It was supposed to be a normal play day for five friends splashing in a pool in the back yard.
It ended with the group of girls in horrific pain and eventually intensive care in hospital after they all suffered second-degree burns.
The five had spent the day in the pool, splashing around and having fun, The Hanford Sentinel reports.What at first seemed to be overexposure to the sun blossomed into softball-sized blisters and second-degree burns.
Stephanie Ellwanger's girls, Jewels, 12, and Jazmyn, 9, wound up spending several days in an intensive care unit, hooked up to morphine to manage the pain. They stayed in hospital two weeks. Now they're not allowed out in the sun for at least six months. If at all.
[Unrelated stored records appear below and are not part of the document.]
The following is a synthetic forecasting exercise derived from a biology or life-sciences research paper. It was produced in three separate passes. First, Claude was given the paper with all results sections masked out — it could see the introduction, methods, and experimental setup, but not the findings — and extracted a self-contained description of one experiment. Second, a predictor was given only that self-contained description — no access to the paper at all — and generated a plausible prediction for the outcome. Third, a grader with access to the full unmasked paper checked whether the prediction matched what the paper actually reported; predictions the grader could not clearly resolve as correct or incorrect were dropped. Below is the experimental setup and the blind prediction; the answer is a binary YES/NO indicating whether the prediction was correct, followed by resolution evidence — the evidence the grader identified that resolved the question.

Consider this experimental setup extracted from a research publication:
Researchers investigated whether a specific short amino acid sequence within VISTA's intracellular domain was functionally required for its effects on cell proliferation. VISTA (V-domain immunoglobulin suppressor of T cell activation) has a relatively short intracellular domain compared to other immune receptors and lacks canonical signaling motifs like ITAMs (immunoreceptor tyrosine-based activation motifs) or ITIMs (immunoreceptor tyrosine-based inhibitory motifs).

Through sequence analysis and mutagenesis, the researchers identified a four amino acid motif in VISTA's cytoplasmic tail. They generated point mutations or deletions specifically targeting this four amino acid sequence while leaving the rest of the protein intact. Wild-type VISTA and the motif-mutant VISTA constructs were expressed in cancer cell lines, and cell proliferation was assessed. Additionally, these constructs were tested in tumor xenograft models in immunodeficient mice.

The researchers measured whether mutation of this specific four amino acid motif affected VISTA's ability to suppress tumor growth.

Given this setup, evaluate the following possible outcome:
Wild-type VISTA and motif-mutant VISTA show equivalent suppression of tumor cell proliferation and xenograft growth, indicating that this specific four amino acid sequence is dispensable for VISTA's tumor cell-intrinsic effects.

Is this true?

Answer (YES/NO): NO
But what caused the Ellwanger girls and their three friends - Reyghan, Candy and Bailey - to end up with massive blisters and peeling skin was a mystery.
Doctors were stumped.
Ellwanger, of Hanford, California, later remembered that the girls played with limes from a neighbour's tree, squeezing the fruits and splashing in the juice.
After a Google search and some time trying to convince dubious medical staff, the girls were diagnosed with phytophotodermatitis, described as "a chemical reaction [to the lime juice] that makes bare skin hypersensitive to ultraviolet light."
It’s caused by contact with photosensitizing compounds which occur naturally in some fruits and vegetables — like limes.